BRIEF: Swap every "farther" in the listing below for "more distant", and write out the whole listing again with nothing else altered.

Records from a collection
..............................

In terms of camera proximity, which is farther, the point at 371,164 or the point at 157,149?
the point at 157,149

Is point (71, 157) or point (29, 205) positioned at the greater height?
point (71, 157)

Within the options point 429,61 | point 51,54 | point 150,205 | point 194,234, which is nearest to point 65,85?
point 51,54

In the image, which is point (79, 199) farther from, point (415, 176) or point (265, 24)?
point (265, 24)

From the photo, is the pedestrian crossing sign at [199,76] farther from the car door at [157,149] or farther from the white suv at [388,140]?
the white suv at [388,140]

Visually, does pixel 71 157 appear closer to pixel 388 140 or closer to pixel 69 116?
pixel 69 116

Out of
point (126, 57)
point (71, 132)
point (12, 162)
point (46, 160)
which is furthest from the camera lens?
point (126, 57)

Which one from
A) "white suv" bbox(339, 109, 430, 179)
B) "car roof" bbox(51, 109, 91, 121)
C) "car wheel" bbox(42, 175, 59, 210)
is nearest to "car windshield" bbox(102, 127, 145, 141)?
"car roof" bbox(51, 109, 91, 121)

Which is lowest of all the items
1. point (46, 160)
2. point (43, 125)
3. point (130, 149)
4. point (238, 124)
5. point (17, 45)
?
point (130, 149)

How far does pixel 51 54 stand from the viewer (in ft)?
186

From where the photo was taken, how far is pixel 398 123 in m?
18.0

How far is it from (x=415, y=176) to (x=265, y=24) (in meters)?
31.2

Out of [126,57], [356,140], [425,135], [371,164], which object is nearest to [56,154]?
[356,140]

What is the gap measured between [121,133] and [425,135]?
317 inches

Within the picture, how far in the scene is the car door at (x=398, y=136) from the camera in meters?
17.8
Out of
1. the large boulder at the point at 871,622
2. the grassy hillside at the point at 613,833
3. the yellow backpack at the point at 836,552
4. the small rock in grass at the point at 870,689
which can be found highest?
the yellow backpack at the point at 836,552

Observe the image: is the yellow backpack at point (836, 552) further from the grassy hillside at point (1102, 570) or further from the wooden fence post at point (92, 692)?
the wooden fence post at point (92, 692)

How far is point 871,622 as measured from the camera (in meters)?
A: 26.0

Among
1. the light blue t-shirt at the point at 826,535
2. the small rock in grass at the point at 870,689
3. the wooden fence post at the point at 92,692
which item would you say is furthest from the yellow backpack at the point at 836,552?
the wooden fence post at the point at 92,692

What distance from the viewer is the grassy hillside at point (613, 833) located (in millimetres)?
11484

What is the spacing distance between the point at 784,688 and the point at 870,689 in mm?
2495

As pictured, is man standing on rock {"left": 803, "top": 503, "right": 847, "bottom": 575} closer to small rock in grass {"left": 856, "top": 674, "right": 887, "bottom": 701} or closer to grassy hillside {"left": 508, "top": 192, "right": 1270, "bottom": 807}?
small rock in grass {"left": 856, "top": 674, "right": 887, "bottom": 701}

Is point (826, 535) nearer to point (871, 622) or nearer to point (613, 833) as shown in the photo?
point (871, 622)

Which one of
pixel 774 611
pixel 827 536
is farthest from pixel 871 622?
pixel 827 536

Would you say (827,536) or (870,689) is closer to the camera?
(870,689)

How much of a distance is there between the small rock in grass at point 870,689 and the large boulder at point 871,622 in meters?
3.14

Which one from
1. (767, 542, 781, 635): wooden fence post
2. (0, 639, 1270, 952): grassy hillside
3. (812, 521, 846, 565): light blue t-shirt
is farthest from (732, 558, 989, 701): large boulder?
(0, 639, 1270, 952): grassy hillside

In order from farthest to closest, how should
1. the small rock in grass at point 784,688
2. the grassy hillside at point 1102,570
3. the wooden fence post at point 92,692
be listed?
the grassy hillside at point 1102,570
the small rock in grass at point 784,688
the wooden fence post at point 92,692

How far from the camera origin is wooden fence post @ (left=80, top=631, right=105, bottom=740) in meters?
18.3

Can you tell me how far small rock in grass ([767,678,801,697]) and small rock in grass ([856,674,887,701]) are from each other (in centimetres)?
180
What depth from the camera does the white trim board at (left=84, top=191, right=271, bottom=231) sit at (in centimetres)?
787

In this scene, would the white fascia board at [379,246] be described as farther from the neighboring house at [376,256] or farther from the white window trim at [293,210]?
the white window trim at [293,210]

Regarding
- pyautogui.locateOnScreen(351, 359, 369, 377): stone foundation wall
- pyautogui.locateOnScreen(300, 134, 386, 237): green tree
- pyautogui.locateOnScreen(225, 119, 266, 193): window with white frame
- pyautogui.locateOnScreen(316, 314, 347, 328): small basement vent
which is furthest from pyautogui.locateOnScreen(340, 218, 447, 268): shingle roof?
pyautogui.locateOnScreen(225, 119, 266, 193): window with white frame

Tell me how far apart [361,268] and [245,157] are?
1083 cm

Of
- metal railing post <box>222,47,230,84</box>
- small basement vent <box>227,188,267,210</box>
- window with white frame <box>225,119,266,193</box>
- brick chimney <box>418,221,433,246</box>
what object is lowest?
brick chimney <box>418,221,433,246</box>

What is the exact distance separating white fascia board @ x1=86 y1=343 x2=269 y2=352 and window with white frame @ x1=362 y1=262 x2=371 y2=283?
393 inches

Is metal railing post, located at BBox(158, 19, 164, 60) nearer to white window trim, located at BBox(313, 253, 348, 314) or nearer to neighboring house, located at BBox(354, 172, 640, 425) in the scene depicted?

..............................

RESULT OF THE TASK:
In terms of camera proximity, which is more distant, the point at 371,164 or the point at 157,149?
the point at 157,149

Is point (71, 157) or point (29, 205) positioned at the greater height?
point (71, 157)

Within the options point 429,61 | point 51,54 | point 150,205 | point 194,234, which is nearest to point 65,85?
point 51,54

In the image, which is point (79, 199) more distant from, point (415, 176) or point (265, 24)?
point (265, 24)

From the photo, is the pedestrian crossing sign at [199,76] more distant from the car door at [157,149] or more distant from the white suv at [388,140]?
the white suv at [388,140]

Visually, does pixel 71 157 appear closer to pixel 388 140 or closer to pixel 69 116?
pixel 69 116

Out of
point (126, 57)
point (71, 132)
point (12, 162)
point (46, 160)
which is furthest from the camera lens?
point (126, 57)

Which one from
A) "white suv" bbox(339, 109, 430, 179)
B) "car roof" bbox(51, 109, 91, 121)
C) "car wheel" bbox(42, 175, 59, 210)
is nearest to "car windshield" bbox(102, 127, 145, 141)?
"car roof" bbox(51, 109, 91, 121)

Which is lowest of all the items
1. point (46, 160)
2. point (43, 125)
3. point (130, 149)
4. point (238, 124)
5. point (17, 45)
?
point (130, 149)

How far does pixel 51 54 stand from the viewer (in ft)?
186

From where the photo was taken, how far is pixel 398 123 in m?
18.0

How far is it from (x=415, y=176) to (x=265, y=24) (in meters)?
31.2

Out of [126,57], [356,140], [425,135], [371,164], which object is nearest to [56,154]?
[356,140]

What is the gap measured between [121,133] and [425,135]?
317 inches

Within the picture, how far in the scene is the car door at (x=398, y=136) from the camera in meters?
17.8
Out of
1. the large boulder at the point at 871,622
2. the grassy hillside at the point at 613,833
3. the yellow backpack at the point at 836,552
4. the small rock in grass at the point at 870,689
which can be found highest?
the yellow backpack at the point at 836,552

Observe the image: is the yellow backpack at point (836, 552) further from the grassy hillside at point (1102, 570) or further from the wooden fence post at point (92, 692)?
the wooden fence post at point (92, 692)

How far is point 871,622 as measured from the camera (in meters)?
A: 26.0

Among
1. the light blue t-shirt at the point at 826,535
2. the small rock in grass at the point at 870,689
3. the wooden fence post at the point at 92,692
which item would you say is furthest from the yellow backpack at the point at 836,552?
the wooden fence post at the point at 92,692

What distance from the viewer is the grassy hillside at point (613, 833) located (in millimetres)?
11484

What is the spacing distance between the point at 784,688 and the point at 870,689 in mm?
2495

As pictured, is man standing on rock {"left": 803, "top": 503, "right": 847, "bottom": 575} closer to small rock in grass {"left": 856, "top": 674, "right": 887, "bottom": 701} or closer to grassy hillside {"left": 508, "top": 192, "right": 1270, "bottom": 807}?
small rock in grass {"left": 856, "top": 674, "right": 887, "bottom": 701}

Is point (826, 535) nearer to point (871, 622) or nearer to point (613, 833) as shown in the photo?
point (871, 622)

Which one of
pixel 774 611
pixel 827 536
is farthest from pixel 871 622?
pixel 827 536

Would you say (827,536) or (870,689) is closer to the camera?
(870,689)

How much of a distance is there between the small rock in grass at point 870,689 and the large boulder at point 871,622 in meters?
3.14

Which one from
1. (767, 542, 781, 635): wooden fence post
2. (0, 639, 1270, 952): grassy hillside
3. (812, 521, 846, 565): light blue t-shirt
is farthest from (732, 558, 989, 701): large boulder?
(0, 639, 1270, 952): grassy hillside

In order from farthest to closest, how should
1. the small rock in grass at point 784,688
2. the grassy hillside at point 1102,570
3. the wooden fence post at point 92,692
be listed?
the grassy hillside at point 1102,570
the small rock in grass at point 784,688
the wooden fence post at point 92,692

How far from the camera origin is wooden fence post @ (left=80, top=631, right=105, bottom=740) in meters?
18.3

Can you tell me how far small rock in grass ([767,678,801,697]) and small rock in grass ([856,674,887,701]) are from each other (in centimetres)?
180
What depth from the camera does the white trim board at (left=84, top=191, right=271, bottom=231) sit at (in centimetres)?
787

In this scene, would the white fascia board at [379,246] be described as more distant from the neighboring house at [376,256] or more distant from the white window trim at [293,210]?
the white window trim at [293,210]

Regarding
- pyautogui.locateOnScreen(351, 359, 369, 377): stone foundation wall
- pyautogui.locateOnScreen(300, 134, 386, 237): green tree
- pyautogui.locateOnScreen(225, 119, 266, 193): window with white frame
- pyautogui.locateOnScreen(316, 314, 347, 328): small basement vent
which is furthest from pyautogui.locateOnScreen(340, 218, 447, 268): shingle roof?
pyautogui.locateOnScreen(225, 119, 266, 193): window with white frame

Tell me how far apart [361,268] and [245,157] are?
1083 cm

Of
- metal railing post <box>222,47,230,84</box>
- small basement vent <box>227,188,267,210</box>
- window with white frame <box>225,119,266,193</box>
- brick chimney <box>418,221,433,246</box>
what object is lowest?
brick chimney <box>418,221,433,246</box>

What is the exact distance separating white fascia board @ x1=86 y1=343 x2=269 y2=352 and window with white frame @ x1=362 y1=262 x2=371 y2=283?
393 inches

Is metal railing post, located at BBox(158, 19, 164, 60) nearer to white window trim, located at BBox(313, 253, 348, 314) or nearer to neighboring house, located at BBox(354, 172, 640, 425) in the scene depicted?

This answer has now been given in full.